La méconnaissance des principales tactiques des bolcheviks entre février et octobre 1917 prévaut toujours au sein de la gauche brésilienne.
La tactique prônée par Lénine n'était pas seulement l'agitation du Pain, de la Paix et de la Terre. C'était aussi, et plus important encore, l'ébranlement du Tout Pouvoir aux Soviétiques.
Mais les bolcheviks étaient minoritaires dans les soviets avant septembre 1917. La plupart des élus détenaient les ouvriers, paysans et soldats qui suivaient les SSSR et les mencheviks. Ces partis étaient également majoritaires dans le gouvernement provisoire, dirigé par Kerensky, mais dans une composition avec des représentants de la classe dirigeante. Pendant des mois, sur la base de l'orientation approuvée avec les Thèses d'Avril, les bolcheviks ont défié les réformistes de rompre avec la bourgeoisie. Le slogan qu'ils ont brandi était « A bas les ministres du gouvernement capitaliste ». Ils ont défié les réformistes d'aller jusqu'au bout et de prendre le pouvoir. S'ils le faisaient, les bolcheviks les soutiendraient face à la contre-révolution, mais sans entrer au gouvernement. Ils seraient fidèles. Si vous voulez, une sorte d'« engin ».

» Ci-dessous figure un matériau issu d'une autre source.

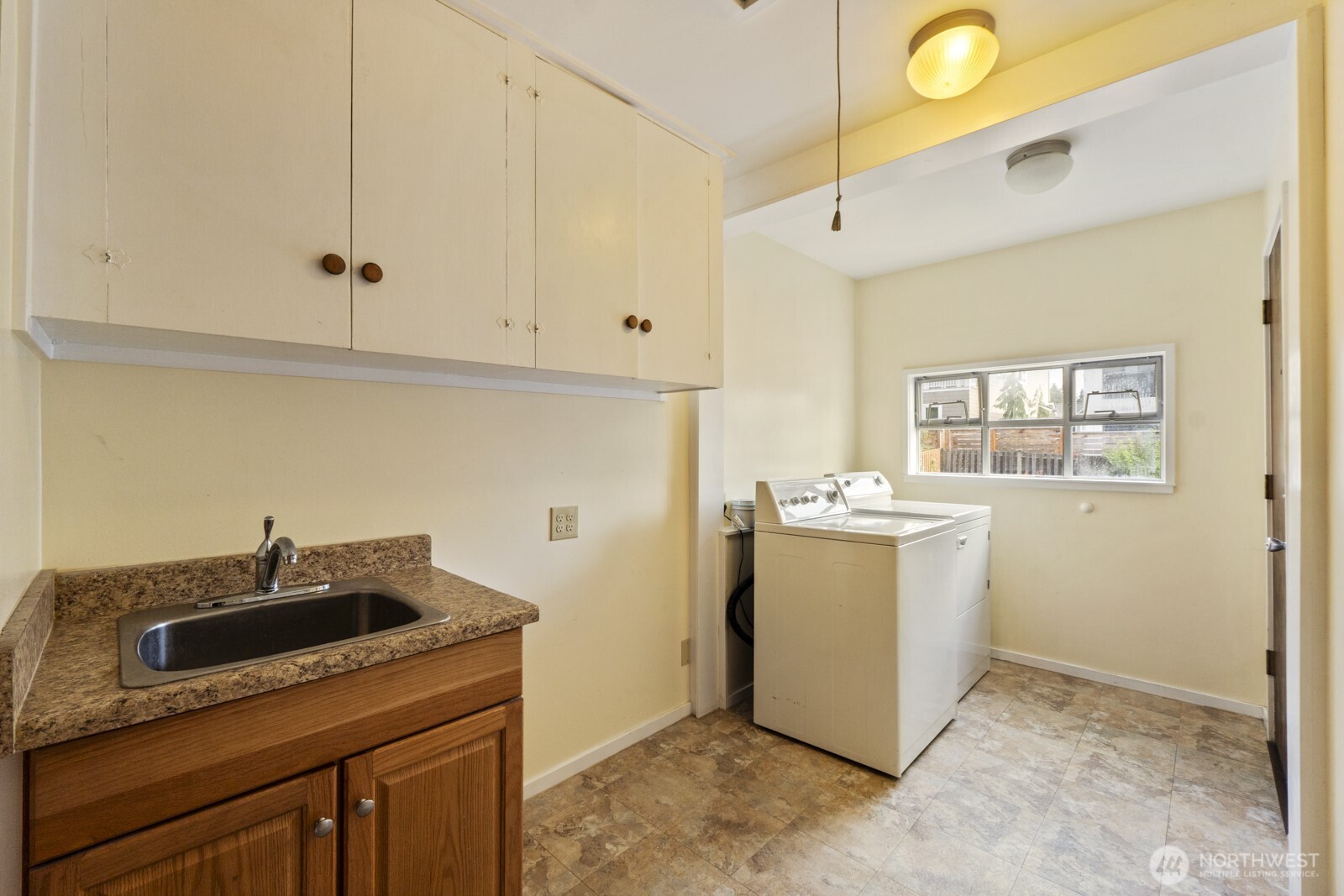 8216 21st Avenue Property Photo 16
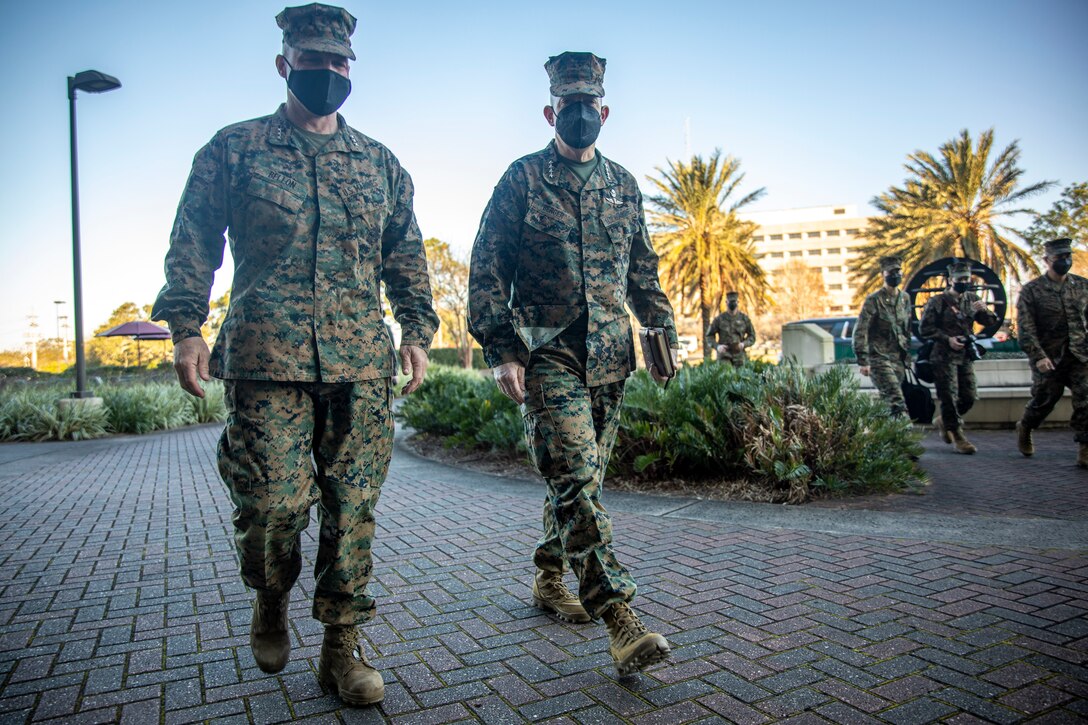 38th Commandant of the Marine Corps visits Marine Forces Reserve leadership and Marines; discusses force design, talent management, and retention in a town hal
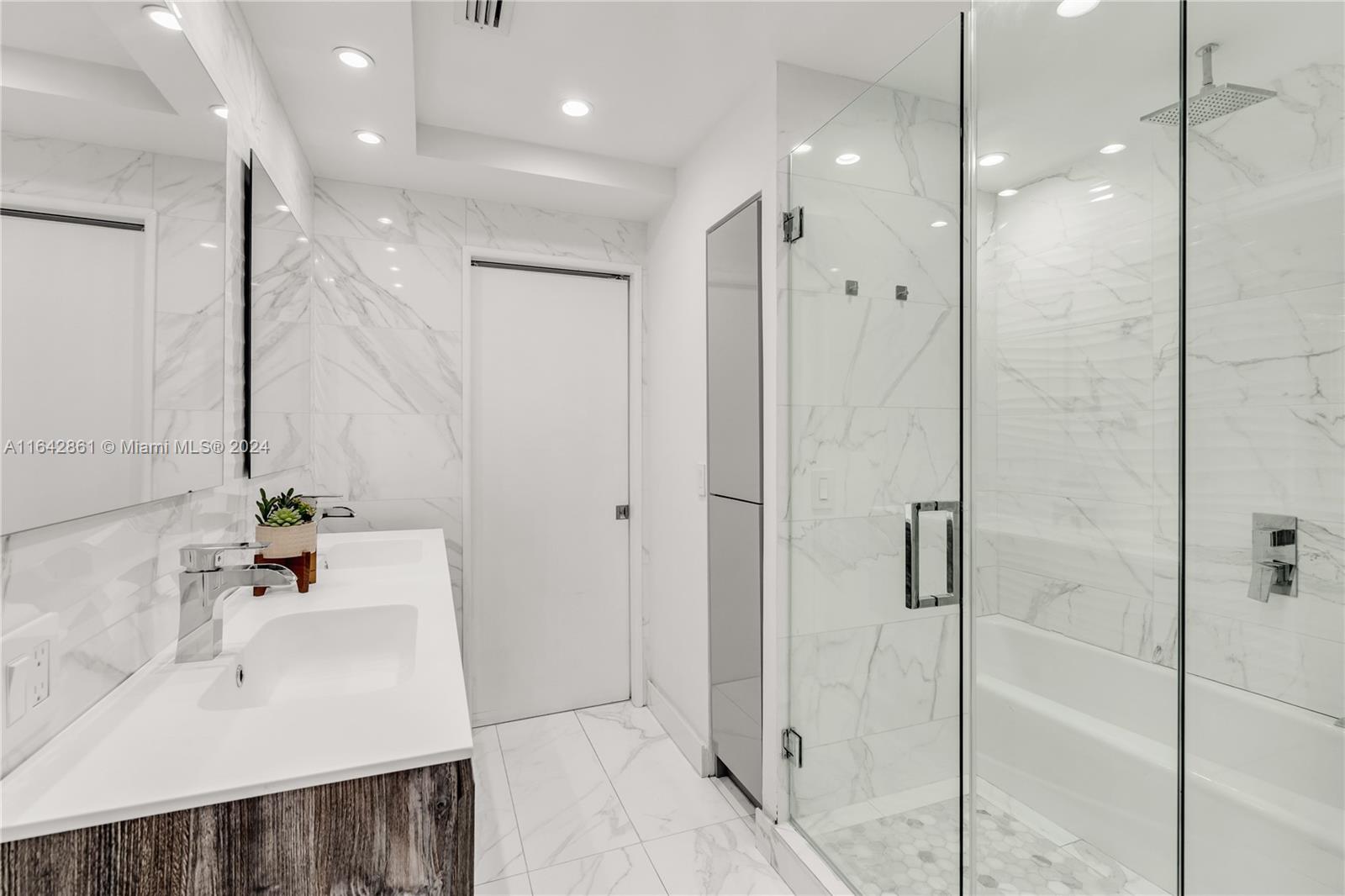 CORAL WAY HEIGHTS - Residential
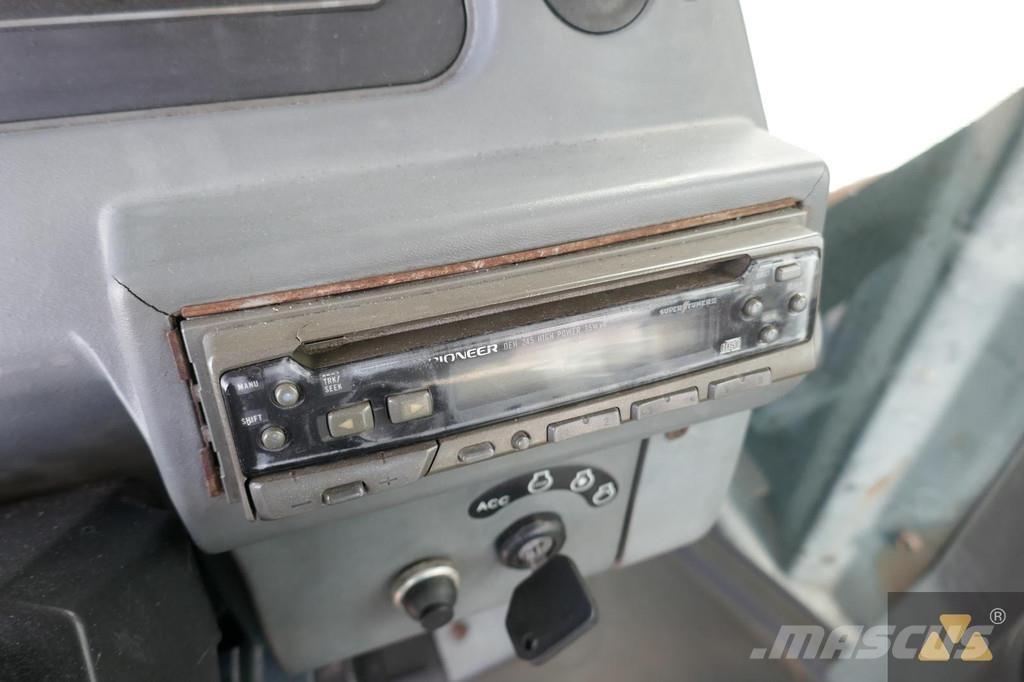 New Holland 9482 الجرارات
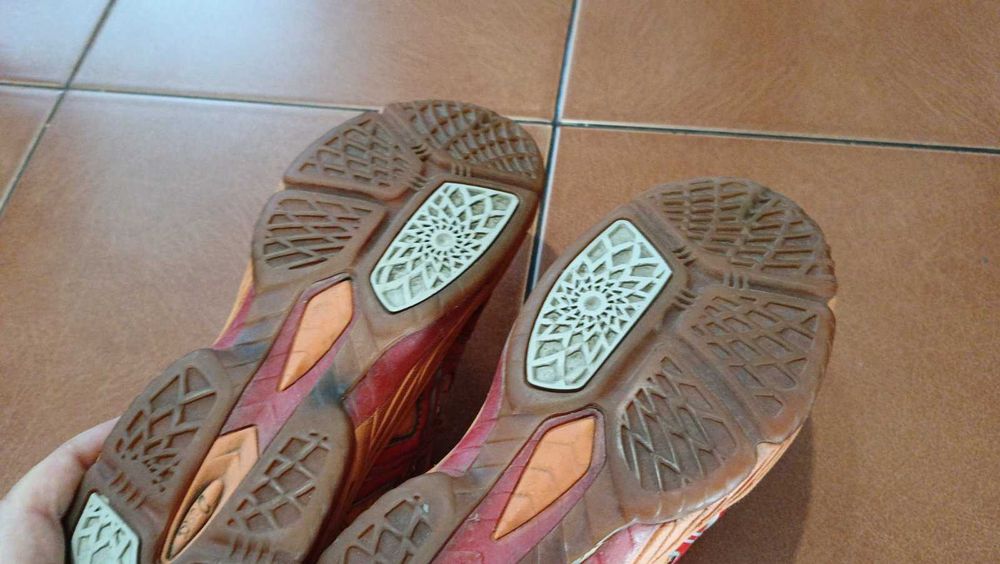кросовки ASICS 38 розмір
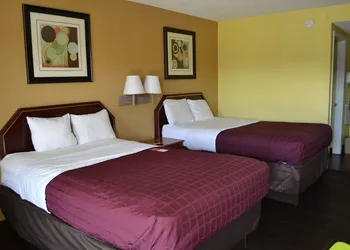 Econo Lodge Picayune hotel thumbnail 4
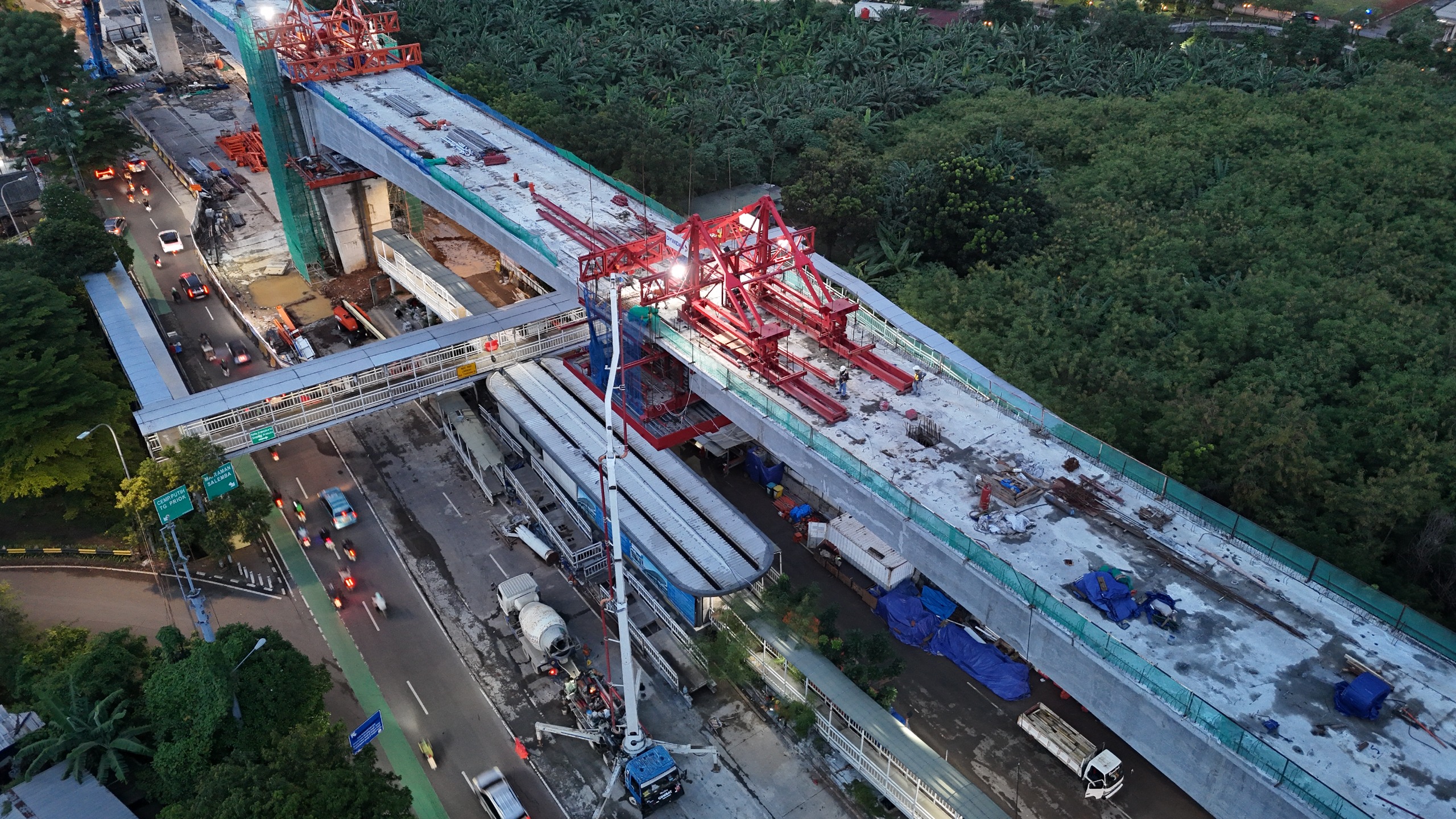 PT Jakpro terus berusaha mempercepat pembangunan LRT Jakarta Fase 1B rute Velodrome-Manggarai.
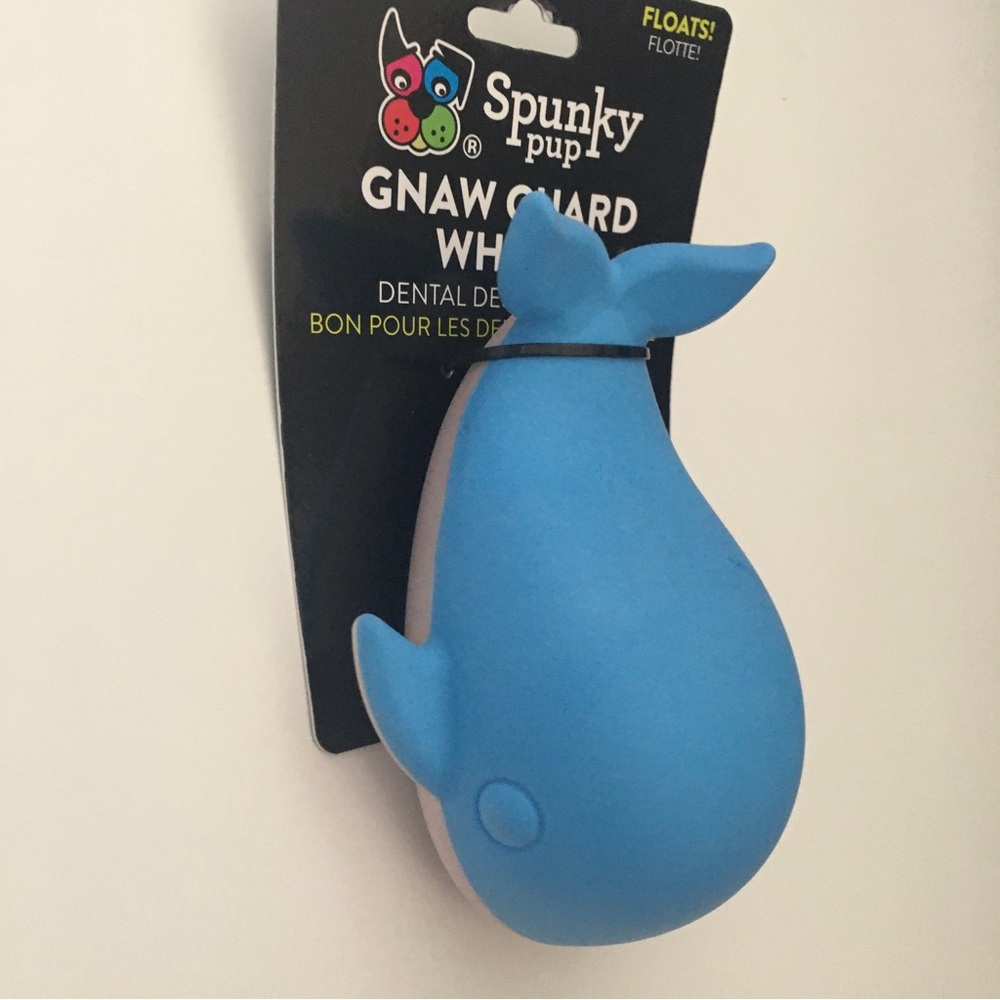 Gnaw Guard Dog Toy Blue Whale Squeaks Floats Dental Design Safe NEW Spunky Pup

Le nom sous lequel cette tactique formulée par Lénine est entrée dans l'histoire du marxisme est la lutte pour un gouvernement ouvrier et paysan, telle qu'elle a été approuvée aux premiers Congrès de la Troisième Internationale. Ce serait une voie transitoire sur le chemin de la rupture socialiste. Lénine n'a pas exclu, entre avril et juillet 1917, que cela puisse éventuellement arriver si Kerensky était déplacé, bien qu'il soit très sceptique. C'était la tactique développée dans ses meilleurs moments PC Allemagne au début des années vingt. Trotsky considérait cela comme très improbable, mais il maintint cette possibilité dans le programme de transition de 1938.
Elle est toujours utile, ou reste en vigueur quand on pense à la situation brésilienne. Pour cette raison, il ne devrait y avoir aucun doute à gauche sur l'importance de la campagne Lula Livre. Il est indissociable du combat pour Fora Bolsonaro. C'est un levier pour le programme qui soutient que la sortie de crise est le combat pour un gouvernement de gauche.
* Valério Arcary est professeur retraité à l'IFSP. Auteur, entre autres livres, de La révolution rencontre l'histoire (Chaman).